6:06 pm on Apr 18, 2003 (gmt 0)

10+ Year Member



To become more SE friendly I am considering removing my rollover images (which I love and may soon realize I use too much) in favor of standard text links. The problems are:

1.) I love the idea of using nonstandard fonts to bring the users eye to the link. In order to do this I use text images.

2.) The use of different colors upon rollover to give the page some interactivity and show the user that there is some element at that spot on the page.

I am guessing that some basic DHTML or javascript would be the advice I am going to get but I wanted to put this out there to the masters and see what I got... In your opinions, what is the best way to go about this?

My goal is to meet one of Google's main requirements, that there be text links on the site rather than images.

Thanks as always-

TheWebographer

8:17 pm on Apr 18, 2003 (gmt 0)

10+ Year Member



If you go the CSS route you can list a number of fonts that you would like the users browser to use in order of preference. If the first font does not exist it chooses the next and then the next and so on. But you are still dependant on what they have for fonts.

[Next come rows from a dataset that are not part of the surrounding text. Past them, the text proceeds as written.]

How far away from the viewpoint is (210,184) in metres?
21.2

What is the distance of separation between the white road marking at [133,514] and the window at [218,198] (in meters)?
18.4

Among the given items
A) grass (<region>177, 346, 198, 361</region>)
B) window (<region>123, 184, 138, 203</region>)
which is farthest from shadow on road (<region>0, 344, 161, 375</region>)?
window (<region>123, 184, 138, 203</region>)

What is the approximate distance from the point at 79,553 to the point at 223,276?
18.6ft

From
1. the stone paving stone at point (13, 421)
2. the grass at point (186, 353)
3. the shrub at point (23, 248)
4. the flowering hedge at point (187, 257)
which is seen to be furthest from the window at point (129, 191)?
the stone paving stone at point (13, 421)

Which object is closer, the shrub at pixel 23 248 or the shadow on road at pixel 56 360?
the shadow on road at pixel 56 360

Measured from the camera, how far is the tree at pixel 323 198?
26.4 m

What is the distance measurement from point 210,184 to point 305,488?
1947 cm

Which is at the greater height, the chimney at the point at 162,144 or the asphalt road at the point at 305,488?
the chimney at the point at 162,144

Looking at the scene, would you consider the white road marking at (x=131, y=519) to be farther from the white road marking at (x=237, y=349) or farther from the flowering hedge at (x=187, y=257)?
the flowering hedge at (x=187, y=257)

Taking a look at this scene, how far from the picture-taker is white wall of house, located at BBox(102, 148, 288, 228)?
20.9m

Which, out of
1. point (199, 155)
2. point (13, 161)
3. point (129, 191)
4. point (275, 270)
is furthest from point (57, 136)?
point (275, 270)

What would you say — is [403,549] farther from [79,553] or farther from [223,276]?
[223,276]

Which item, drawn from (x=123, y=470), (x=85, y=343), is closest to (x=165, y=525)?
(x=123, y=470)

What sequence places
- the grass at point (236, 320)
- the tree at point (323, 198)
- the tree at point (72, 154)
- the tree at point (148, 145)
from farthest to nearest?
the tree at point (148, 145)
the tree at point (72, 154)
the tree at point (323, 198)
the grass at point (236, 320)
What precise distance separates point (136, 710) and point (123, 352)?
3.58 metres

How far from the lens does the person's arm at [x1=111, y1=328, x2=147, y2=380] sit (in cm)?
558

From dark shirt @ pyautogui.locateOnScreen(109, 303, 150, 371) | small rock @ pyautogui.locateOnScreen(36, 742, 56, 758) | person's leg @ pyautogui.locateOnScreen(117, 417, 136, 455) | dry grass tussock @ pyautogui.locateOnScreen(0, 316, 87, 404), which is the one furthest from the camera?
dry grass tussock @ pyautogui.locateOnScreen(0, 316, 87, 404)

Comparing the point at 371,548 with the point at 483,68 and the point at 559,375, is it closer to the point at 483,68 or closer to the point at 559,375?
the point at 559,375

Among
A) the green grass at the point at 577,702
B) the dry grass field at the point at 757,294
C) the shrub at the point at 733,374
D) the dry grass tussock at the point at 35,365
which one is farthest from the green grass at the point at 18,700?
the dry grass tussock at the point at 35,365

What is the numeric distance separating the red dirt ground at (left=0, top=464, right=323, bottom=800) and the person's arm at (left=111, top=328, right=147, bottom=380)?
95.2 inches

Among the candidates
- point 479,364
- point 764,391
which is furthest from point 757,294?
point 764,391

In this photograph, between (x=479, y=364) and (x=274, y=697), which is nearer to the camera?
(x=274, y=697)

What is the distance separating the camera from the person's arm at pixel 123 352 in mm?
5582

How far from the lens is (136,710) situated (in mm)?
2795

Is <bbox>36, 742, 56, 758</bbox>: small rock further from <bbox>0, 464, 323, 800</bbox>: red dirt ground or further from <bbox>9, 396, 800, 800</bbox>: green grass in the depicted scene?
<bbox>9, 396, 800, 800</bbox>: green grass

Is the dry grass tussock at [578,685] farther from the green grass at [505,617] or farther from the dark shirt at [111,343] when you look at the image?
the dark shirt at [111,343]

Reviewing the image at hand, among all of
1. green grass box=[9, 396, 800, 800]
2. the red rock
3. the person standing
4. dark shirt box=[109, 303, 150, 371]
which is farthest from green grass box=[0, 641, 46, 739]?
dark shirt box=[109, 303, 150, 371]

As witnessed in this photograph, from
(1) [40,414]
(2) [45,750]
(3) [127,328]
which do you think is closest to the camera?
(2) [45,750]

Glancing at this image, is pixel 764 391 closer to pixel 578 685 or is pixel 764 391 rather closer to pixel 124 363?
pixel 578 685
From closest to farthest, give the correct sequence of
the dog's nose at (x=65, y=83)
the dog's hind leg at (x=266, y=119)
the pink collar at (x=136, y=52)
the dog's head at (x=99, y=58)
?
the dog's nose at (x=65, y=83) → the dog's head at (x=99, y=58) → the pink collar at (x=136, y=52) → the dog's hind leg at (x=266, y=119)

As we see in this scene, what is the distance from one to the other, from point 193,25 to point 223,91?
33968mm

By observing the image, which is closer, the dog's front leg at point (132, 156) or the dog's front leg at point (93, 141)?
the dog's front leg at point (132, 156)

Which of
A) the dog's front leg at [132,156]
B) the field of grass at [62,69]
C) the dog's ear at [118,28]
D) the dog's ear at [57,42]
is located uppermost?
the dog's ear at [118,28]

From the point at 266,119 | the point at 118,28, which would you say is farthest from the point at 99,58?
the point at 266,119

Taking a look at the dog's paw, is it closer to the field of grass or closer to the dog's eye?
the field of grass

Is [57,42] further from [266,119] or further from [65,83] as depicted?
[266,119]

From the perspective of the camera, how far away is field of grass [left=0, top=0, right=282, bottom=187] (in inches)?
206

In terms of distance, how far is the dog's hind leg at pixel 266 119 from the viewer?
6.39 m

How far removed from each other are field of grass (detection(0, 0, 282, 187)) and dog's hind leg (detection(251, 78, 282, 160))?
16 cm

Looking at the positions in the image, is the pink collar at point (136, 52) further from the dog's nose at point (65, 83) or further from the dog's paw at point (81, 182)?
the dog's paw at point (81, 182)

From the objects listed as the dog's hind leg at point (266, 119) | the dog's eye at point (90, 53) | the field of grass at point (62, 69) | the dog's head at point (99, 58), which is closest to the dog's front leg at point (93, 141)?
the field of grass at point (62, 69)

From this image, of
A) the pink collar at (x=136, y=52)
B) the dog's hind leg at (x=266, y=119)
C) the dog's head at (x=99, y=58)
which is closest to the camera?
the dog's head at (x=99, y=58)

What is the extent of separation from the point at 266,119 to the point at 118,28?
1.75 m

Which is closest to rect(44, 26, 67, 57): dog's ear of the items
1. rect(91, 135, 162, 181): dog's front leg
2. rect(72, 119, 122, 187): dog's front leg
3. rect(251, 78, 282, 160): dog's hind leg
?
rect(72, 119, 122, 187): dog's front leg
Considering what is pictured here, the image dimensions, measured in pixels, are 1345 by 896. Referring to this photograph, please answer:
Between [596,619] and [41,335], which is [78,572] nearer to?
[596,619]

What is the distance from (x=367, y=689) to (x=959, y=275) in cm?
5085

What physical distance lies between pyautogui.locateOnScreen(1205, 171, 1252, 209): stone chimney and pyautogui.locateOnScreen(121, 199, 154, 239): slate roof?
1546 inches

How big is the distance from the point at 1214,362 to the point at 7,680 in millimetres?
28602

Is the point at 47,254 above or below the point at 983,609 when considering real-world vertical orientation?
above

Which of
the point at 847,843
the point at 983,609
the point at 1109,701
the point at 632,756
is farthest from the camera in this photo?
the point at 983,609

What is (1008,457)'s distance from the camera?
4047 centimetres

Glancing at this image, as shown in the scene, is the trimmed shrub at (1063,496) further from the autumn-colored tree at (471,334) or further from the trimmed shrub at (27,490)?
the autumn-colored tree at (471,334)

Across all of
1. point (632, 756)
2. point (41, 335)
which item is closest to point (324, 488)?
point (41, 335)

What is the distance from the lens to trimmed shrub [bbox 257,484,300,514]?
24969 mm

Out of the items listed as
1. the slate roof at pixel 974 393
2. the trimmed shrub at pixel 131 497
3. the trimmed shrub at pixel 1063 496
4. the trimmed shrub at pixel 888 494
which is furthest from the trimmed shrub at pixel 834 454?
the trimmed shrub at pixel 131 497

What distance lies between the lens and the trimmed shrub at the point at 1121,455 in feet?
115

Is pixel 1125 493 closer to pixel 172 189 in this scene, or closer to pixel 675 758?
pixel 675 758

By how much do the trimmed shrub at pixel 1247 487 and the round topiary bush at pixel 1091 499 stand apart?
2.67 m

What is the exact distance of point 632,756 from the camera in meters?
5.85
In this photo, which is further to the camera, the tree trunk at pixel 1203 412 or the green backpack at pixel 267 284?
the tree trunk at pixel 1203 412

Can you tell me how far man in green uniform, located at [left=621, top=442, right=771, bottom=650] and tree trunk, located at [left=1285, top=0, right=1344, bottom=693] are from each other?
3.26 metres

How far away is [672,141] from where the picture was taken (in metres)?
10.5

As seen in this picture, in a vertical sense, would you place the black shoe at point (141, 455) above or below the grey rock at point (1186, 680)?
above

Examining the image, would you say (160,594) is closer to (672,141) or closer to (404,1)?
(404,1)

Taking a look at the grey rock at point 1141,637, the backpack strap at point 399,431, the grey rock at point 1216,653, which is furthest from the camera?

Other than that you can make text look and behave very much like buttons using CSS.

tedster

8:43 pm on Apr 18, 2003 (gmt 0)

WebmasterWorld Senior Member 10+ Year Member



Yes, CSS hover behaviors can handle a lot of the interactivity you don't want to give up - and with considerable bandwidth savings at the same time.

I started moving away from rollover images when IE started getting buggy with the way their cache worked on pre-loaded images. A rollover with a time delay is no good at all. But that was the same time that CSS support took a giant step forward.

Rollover behaviors already are a basic javascript approach - and a "pure" CSS solution gets you wider support. From what I see, turning off javascript client-side is much more common than turning off CSS.

nex2k

12:12 am on Apr 19, 2003 (gmt 0)

10+ Year Member



Forget the JavaScript and DHTML. CSS hovers are fast, simple, and use little bandwidth.

A lot of sites are switching from rollovers to text links. Using CSS, you can style links to look like those buttons you love. CNN.com [cnn.com] does this with their navigation bar on the left.

W3Schools has a a demo [w3schools.com] of CSS hover affects with example code.